#### SOURCE EXTRACT:
Hans Holbein the Elder (c. 1460-1524) and Hans Holbein the Younger (c. 1497-1543)
Born about 1460 in Augsburg in Germany, Hans Holbein the Elder lived and work at the cusp of late Gothic and early Renaissance art. He belonged to a significant family of painters; his father was a painter and his brother, Sigismund, worked with him in partnership. Hans Holbein’s earlier body of work includes many religious works such as altar paintings characteristic of the Gothic tradition but he was also a successful portrait artist and his works evidence the transformation from the late Gothic to the Renaissance style. The Renaissance-style portrait of a Man (1518-1520; image 1) prefigures the portrait work of Holbein’s son Hans the Younger.
1. Portrait of a Man, Hans Holbein the Elder (1518-1520)
The portrait of St Barbara (image 2), on the other hand, to me appears still to be influenced by the late Gothic tradition, although perhaps the Renaissance influence is making itself felt in the way Holbein has painted the drapery of St Barbara’s gown.
2. Saint Barbara, Hans Holbein the Elder (1516)
One aspect of interest in both these portraits is the suggestion of blackwork embroidery on the garments worn by the models. The depiction of blackwork is generally associated with the work of Hans Holbein the Younger (and, in fact, a number of web-based sources attribute the painting of St Barbara to the younger Holbein) but these works do appear to show examples of this style of embroidery.

#### PROBLEMS TO WORK ON:
a - According to the Holbein text, in what city was Hans Holbein the Elder born?
b - Pick up the Holbein text after its final sentence and carry it forward.
The lines that come next are from a different source than the Holbein text.

#### DATA SECTION:
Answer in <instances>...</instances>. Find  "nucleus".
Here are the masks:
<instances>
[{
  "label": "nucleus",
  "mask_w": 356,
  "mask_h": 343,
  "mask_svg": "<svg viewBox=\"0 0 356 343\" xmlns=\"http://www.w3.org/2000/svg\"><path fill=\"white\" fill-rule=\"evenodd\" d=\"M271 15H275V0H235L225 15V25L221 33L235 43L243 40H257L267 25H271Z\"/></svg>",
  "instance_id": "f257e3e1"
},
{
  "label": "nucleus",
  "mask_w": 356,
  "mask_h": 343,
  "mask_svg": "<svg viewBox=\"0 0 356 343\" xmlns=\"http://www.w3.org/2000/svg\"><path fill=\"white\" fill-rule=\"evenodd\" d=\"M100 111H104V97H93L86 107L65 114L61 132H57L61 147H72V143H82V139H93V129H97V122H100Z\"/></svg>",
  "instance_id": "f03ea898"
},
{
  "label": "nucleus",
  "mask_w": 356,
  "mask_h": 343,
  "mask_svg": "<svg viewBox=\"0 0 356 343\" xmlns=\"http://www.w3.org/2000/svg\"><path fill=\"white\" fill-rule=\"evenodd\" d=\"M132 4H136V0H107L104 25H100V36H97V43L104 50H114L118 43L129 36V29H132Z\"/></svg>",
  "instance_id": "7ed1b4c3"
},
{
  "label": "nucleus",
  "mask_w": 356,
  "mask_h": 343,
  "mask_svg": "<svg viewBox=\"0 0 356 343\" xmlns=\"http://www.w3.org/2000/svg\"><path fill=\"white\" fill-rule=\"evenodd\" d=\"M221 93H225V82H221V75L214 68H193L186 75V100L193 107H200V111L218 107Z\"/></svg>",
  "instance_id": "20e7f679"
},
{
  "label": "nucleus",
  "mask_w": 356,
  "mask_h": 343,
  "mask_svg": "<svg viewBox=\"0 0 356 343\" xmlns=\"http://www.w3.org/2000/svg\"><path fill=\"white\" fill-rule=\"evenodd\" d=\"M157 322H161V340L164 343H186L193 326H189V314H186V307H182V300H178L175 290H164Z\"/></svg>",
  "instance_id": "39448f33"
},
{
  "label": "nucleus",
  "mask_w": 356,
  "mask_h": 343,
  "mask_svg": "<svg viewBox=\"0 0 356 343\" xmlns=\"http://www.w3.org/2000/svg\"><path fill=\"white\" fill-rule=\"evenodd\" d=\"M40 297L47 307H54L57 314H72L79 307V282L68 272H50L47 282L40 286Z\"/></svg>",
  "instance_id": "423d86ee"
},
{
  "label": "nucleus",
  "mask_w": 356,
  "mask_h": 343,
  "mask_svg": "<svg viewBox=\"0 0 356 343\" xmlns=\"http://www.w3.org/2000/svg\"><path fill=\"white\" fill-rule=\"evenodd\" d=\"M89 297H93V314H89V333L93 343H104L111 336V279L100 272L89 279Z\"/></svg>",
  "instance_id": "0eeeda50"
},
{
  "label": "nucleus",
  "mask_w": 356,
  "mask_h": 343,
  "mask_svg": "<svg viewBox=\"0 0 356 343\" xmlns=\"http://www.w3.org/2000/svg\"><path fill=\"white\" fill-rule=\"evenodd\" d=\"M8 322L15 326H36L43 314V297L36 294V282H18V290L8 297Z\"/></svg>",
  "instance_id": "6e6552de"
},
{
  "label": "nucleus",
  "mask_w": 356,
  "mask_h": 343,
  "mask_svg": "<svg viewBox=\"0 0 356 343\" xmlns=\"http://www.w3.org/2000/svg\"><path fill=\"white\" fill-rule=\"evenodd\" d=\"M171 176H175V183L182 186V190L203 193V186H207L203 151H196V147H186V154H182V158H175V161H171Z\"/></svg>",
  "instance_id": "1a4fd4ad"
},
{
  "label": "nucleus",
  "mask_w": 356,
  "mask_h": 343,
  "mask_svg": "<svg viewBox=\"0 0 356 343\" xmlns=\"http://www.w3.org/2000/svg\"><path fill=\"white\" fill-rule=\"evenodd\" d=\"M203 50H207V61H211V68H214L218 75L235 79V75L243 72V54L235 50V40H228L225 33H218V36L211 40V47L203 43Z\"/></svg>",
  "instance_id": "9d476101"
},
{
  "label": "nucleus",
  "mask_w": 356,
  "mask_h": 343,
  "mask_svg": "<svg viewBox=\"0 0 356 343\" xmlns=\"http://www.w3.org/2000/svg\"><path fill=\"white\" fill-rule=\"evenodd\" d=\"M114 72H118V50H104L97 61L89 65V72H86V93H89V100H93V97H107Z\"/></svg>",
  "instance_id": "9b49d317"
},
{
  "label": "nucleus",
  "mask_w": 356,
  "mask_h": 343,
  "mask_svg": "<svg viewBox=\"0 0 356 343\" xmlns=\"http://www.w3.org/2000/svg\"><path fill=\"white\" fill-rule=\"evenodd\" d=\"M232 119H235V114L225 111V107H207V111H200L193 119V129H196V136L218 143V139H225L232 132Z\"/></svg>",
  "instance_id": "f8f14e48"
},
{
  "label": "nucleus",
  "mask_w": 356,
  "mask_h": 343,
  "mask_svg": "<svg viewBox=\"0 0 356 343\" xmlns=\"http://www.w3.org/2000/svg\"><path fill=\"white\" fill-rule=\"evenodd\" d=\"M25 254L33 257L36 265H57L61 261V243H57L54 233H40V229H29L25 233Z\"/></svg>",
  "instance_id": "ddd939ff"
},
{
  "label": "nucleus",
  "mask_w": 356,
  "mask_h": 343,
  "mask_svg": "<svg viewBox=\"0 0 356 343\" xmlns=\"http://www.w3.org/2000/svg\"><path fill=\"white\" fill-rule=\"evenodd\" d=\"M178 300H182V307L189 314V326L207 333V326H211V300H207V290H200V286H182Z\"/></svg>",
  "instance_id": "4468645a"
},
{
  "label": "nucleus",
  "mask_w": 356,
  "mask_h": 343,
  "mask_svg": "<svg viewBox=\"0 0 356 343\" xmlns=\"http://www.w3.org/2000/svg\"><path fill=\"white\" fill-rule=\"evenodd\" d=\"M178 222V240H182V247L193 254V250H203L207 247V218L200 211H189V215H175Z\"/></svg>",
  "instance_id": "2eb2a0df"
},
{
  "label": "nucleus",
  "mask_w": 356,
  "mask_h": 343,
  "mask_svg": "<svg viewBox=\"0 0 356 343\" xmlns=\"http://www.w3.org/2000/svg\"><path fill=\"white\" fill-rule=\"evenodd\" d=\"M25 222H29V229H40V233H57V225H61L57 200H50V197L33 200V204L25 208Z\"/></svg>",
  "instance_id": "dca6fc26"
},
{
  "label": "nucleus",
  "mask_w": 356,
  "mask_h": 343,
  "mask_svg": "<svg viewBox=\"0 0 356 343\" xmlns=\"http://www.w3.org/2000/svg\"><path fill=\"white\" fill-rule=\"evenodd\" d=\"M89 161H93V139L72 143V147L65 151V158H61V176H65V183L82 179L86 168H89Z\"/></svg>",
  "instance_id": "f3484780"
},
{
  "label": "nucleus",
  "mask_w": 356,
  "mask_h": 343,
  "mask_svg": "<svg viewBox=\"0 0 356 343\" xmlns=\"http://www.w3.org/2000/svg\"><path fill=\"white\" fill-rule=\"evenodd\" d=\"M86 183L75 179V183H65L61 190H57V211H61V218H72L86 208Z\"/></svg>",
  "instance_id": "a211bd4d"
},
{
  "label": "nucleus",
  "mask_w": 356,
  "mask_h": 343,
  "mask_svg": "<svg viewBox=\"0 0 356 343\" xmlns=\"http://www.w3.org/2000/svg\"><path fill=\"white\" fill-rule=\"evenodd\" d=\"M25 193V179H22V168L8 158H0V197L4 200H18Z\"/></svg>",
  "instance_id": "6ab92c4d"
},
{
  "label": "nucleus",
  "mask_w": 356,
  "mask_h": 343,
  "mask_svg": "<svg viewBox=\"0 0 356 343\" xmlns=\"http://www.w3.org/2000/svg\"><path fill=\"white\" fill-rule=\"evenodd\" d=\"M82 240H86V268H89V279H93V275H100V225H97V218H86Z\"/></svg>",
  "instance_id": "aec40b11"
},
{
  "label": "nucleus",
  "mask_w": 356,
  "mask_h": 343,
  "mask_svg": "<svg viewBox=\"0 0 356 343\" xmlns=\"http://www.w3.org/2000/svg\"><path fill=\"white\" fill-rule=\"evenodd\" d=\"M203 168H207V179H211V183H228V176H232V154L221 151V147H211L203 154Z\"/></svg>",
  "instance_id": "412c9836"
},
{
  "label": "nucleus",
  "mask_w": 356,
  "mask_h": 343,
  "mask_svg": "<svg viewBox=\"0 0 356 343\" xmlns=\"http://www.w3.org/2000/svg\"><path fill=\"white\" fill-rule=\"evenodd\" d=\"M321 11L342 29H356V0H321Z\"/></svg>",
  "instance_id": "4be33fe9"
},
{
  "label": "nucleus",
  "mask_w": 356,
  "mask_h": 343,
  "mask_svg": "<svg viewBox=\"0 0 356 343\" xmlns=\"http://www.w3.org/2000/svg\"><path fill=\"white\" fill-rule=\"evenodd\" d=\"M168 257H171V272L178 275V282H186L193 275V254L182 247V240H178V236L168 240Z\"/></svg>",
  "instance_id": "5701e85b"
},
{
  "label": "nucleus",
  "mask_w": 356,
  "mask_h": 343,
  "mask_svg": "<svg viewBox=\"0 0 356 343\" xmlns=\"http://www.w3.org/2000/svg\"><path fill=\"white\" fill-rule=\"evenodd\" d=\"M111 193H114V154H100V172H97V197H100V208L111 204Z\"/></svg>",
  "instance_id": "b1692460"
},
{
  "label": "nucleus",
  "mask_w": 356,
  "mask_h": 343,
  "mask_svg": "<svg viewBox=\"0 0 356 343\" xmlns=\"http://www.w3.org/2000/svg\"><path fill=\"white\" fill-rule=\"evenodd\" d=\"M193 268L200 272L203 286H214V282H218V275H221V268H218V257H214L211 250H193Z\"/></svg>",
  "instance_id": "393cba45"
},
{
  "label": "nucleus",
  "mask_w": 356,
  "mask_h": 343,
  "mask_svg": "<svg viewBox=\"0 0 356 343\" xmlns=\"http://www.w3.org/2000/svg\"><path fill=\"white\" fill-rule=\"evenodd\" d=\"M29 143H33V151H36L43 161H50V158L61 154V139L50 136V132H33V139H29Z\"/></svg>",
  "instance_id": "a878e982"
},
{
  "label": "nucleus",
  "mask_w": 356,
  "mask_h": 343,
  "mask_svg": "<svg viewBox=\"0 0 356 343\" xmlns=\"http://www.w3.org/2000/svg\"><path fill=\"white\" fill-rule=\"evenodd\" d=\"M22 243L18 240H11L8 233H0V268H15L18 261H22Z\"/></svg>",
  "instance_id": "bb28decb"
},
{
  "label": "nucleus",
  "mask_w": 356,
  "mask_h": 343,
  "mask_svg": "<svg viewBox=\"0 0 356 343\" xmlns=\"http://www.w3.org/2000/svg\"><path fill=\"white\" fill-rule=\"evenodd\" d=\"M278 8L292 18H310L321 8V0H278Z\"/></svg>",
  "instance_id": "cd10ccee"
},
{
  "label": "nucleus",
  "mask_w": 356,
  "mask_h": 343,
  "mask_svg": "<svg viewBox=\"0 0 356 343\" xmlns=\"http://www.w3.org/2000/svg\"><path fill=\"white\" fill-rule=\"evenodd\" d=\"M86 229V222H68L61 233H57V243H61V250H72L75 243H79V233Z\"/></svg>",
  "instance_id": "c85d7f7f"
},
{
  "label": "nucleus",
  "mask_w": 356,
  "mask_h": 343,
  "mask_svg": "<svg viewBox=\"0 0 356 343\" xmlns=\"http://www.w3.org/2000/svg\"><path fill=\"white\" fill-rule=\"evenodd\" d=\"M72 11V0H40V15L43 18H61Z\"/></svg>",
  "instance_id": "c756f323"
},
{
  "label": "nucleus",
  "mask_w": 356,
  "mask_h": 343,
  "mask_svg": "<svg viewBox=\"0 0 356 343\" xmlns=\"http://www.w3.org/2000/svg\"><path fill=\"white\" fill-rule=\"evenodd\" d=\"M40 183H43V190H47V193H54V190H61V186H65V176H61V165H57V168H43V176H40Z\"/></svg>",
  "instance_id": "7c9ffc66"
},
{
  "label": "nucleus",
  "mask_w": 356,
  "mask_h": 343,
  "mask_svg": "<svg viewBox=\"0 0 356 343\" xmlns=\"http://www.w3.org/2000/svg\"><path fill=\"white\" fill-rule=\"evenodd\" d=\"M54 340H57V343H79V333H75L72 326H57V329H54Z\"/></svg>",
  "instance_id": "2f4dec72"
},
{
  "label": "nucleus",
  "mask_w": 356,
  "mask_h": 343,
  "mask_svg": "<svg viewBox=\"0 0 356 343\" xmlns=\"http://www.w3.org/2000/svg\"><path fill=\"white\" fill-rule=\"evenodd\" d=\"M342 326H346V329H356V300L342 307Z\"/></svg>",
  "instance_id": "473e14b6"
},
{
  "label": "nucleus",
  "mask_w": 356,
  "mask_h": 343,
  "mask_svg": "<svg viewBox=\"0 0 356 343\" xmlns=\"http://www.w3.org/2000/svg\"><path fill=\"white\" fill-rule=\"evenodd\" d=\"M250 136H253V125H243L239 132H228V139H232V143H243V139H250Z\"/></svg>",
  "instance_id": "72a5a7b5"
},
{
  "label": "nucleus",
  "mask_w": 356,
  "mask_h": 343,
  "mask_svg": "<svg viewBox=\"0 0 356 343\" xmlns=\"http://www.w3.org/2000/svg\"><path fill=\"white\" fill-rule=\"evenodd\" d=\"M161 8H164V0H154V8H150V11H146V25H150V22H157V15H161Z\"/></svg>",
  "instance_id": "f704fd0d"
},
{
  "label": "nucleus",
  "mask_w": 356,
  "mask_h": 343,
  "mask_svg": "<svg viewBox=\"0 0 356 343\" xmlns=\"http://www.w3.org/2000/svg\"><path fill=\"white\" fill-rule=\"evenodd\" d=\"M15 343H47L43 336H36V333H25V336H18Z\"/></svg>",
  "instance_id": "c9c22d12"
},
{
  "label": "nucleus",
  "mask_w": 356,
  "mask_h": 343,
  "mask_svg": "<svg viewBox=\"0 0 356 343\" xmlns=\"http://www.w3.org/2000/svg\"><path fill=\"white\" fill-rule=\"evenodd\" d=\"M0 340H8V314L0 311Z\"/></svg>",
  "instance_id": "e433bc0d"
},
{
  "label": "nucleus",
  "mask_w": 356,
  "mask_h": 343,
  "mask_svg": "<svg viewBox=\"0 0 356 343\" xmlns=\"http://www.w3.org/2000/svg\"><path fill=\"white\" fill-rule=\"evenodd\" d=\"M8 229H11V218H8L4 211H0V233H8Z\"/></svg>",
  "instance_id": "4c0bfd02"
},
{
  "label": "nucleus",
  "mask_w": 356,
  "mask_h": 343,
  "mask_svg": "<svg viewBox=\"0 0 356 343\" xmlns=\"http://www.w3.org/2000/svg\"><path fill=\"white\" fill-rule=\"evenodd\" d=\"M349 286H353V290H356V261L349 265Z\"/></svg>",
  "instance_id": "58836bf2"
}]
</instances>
==
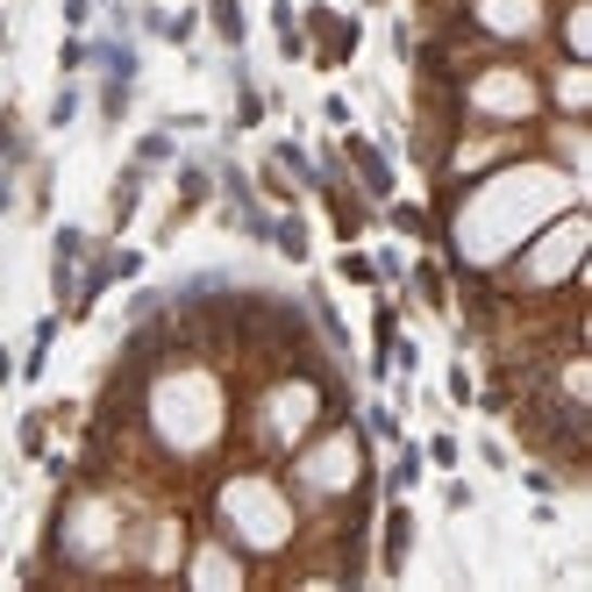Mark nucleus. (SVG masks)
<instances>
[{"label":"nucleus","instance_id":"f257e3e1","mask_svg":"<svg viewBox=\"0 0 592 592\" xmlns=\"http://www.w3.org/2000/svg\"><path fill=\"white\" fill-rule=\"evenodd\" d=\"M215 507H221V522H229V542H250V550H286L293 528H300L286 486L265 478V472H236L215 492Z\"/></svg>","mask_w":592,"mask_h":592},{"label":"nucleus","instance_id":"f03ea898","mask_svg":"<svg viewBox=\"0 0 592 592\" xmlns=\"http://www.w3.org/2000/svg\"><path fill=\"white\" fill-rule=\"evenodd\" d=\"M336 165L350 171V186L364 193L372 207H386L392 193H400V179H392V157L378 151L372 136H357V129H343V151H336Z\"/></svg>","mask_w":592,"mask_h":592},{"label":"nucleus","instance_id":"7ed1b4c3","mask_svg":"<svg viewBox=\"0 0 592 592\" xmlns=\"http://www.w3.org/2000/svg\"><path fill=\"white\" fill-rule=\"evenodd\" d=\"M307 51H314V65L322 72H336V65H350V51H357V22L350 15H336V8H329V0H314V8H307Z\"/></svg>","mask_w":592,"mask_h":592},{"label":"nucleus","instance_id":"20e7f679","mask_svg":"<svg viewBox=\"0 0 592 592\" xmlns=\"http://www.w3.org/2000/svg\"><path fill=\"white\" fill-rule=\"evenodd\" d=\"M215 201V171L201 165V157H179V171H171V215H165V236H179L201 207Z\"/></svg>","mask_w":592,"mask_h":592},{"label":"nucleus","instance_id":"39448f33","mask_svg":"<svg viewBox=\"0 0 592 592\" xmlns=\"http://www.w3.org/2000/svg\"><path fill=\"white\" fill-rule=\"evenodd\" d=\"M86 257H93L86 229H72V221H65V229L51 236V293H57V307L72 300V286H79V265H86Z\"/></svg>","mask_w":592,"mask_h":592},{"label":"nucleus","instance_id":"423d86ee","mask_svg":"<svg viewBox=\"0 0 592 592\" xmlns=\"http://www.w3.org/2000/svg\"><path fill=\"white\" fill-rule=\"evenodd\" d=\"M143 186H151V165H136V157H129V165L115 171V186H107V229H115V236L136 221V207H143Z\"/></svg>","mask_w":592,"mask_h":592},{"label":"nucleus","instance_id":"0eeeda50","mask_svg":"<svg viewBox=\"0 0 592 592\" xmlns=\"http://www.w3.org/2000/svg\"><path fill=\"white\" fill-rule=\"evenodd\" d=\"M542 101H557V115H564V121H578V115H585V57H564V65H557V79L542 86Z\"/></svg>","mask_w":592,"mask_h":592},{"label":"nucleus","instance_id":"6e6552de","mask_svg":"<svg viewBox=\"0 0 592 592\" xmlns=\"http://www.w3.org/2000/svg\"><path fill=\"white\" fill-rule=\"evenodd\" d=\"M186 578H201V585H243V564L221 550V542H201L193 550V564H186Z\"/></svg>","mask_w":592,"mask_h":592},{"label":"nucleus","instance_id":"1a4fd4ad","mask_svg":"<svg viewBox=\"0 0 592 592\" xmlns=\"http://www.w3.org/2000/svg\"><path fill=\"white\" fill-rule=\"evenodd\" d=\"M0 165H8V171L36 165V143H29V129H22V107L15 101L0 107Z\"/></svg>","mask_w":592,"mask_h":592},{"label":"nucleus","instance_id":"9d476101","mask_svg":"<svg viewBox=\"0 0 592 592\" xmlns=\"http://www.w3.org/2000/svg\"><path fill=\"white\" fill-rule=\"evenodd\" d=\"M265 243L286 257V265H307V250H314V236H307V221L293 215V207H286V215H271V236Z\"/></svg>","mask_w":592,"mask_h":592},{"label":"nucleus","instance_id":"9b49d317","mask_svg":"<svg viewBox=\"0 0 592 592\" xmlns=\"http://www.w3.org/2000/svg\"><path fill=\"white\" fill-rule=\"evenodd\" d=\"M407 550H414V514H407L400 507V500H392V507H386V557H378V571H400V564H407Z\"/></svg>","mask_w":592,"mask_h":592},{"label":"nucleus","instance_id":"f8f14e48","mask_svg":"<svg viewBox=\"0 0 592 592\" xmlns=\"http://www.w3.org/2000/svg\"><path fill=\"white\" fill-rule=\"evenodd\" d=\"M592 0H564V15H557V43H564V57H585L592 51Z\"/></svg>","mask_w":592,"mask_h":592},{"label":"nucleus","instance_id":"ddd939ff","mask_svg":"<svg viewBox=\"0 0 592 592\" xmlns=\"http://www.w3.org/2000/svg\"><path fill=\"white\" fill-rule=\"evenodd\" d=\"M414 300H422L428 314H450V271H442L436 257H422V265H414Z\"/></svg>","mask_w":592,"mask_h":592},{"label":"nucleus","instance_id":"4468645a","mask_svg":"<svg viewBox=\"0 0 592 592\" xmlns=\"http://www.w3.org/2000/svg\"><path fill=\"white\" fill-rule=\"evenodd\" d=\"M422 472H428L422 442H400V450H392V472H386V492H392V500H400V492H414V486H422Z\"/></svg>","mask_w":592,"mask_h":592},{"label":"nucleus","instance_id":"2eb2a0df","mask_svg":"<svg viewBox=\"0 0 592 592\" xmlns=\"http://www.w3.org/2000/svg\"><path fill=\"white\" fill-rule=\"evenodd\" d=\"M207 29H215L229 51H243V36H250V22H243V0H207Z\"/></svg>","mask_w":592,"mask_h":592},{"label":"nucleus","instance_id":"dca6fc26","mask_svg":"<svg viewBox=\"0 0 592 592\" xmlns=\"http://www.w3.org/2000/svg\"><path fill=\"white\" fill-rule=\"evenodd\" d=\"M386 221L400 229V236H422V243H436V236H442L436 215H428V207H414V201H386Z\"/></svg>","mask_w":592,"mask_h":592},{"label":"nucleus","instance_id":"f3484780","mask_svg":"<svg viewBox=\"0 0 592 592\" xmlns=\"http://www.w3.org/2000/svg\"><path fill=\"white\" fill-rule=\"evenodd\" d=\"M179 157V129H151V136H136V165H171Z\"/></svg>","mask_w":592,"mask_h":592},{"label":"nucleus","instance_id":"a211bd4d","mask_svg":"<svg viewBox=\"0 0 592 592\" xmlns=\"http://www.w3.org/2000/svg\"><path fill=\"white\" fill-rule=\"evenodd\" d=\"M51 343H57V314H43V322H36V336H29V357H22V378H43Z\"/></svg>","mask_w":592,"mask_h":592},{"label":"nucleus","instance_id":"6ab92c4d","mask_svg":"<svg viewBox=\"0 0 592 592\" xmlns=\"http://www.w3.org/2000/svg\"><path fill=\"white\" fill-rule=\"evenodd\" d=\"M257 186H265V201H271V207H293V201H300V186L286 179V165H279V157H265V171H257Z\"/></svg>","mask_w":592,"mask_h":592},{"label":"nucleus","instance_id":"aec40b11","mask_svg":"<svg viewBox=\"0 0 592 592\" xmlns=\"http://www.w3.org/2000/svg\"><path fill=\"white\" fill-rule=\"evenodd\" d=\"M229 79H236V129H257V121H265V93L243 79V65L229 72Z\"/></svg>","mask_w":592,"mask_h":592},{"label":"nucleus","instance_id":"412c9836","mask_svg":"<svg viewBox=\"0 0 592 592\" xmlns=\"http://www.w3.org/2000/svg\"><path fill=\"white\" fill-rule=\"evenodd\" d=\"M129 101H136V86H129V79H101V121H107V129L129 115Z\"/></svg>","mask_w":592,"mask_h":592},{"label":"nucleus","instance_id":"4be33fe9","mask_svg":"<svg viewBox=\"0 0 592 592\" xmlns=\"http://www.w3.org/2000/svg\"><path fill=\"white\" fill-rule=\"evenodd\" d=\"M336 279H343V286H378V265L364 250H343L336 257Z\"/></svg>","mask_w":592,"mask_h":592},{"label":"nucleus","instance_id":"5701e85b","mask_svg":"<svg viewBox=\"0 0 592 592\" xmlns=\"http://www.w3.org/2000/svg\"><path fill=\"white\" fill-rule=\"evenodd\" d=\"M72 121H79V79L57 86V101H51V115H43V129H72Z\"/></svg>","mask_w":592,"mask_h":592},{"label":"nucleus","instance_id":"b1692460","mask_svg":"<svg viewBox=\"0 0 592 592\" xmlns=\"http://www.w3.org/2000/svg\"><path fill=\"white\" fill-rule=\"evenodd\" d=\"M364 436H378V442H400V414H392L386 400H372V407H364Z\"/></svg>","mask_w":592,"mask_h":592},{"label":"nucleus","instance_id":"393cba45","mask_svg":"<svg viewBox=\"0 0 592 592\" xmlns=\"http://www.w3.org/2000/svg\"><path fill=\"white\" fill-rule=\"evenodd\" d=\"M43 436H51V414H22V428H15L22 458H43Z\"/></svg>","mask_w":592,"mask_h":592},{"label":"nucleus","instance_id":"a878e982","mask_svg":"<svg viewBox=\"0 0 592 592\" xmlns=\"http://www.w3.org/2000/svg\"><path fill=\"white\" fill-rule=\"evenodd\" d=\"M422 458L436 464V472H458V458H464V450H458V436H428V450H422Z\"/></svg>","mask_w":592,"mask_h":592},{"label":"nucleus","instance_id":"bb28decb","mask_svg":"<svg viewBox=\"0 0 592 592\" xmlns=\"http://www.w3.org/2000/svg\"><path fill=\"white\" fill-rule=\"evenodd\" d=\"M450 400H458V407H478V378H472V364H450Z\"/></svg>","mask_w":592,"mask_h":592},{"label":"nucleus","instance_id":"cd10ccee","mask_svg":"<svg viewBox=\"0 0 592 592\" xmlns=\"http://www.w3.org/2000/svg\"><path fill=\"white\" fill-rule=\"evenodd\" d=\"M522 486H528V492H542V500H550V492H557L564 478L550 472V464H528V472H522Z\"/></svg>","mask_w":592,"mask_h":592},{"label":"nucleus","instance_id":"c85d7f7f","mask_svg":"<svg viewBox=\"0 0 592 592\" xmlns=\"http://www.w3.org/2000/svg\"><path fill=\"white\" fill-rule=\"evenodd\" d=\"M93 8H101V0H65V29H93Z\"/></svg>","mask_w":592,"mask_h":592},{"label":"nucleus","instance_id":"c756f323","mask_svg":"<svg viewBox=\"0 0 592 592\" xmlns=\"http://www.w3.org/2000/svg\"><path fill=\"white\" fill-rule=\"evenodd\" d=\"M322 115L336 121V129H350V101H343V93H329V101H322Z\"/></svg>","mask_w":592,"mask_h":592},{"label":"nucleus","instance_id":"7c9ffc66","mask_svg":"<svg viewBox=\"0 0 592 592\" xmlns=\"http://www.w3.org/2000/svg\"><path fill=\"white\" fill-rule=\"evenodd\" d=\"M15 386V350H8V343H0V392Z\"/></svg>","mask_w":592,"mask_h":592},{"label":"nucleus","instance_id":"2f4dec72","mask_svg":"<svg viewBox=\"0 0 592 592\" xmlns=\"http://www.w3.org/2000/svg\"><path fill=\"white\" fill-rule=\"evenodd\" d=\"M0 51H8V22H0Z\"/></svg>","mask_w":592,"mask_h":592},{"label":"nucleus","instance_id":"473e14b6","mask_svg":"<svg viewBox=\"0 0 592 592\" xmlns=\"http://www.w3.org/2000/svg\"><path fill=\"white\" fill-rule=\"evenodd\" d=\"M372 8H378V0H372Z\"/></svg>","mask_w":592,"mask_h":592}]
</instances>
* * *
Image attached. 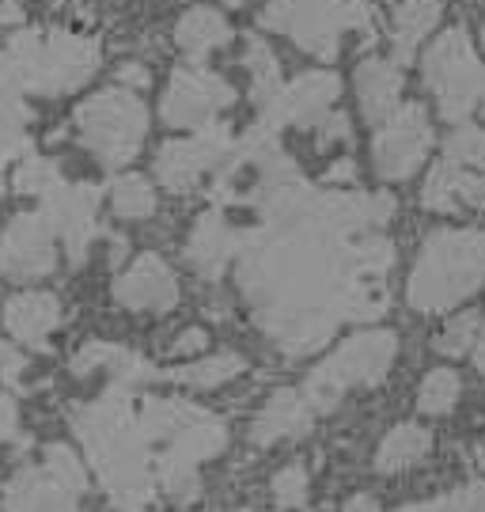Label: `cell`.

#### RESPONSES FOR EACH TASK:
a - Augsburg, in Germany.

b -
The elder Holbein’s life was eventful; he was forced to leave Augsburg after 1516, when he was declared a tax defaulter, and moved to Issenheim, in Alsace. Pursued by creditors, he moved to Basel, where he died in 1524.
Hans Holbein the Younger, son of the elder Hans Holbein, was born in about 1497, also in Augsburg. Image 3 shows a charming silverpoint drawing of Hans and his brother Ambrosius (also a painter) by their father, Hans Holbein the Elder.
3. Ambrosius and Hans Holbein, Hans Holbein the Elder (1511)
The younger Holbein’s early career, to 1526, was spent predominantly in Basel, where he painted murals, religious paintings, cartoons for stained glass, and woodcut book illustrations, also painting the occasional portrait.
In 1526, Holbein moved to England, where he executed a number of portraits in the Renaissance style, perhaps most notably of Sir Thomas More and his family. From 1529 to 1532, Holbein lived again in Basel, but he returned to England in 1532, and in his second English period, he produced the portraits for which he is most famous. Images 4 to 7 reproduce portraits of Henry VIII and two of his queens, Jane Seymour and Catherine Howard, from the period 1536 to 1540. The aspect of these portraits of particularly interest in the context of Module 2 is, of course, the fine drawing of blackwork embroidery on the garments (see, particularly, image 6).
4. Henry VIII, Hans Holbein the Younger (c. 1536)
5. Jane Seymour, Hans Holbein the Younger (c. 1537)
6. Detail of blackwork embroidery on Jane Seymour’s cuff
7. Catherine Howard (or perhaps Elizabeth Seymour), Hans Holbein the Younger (c. 1540)
Hans Holbein the Younger continued as King’s Painter and also undertook private commissions up to the time of his death in 1543.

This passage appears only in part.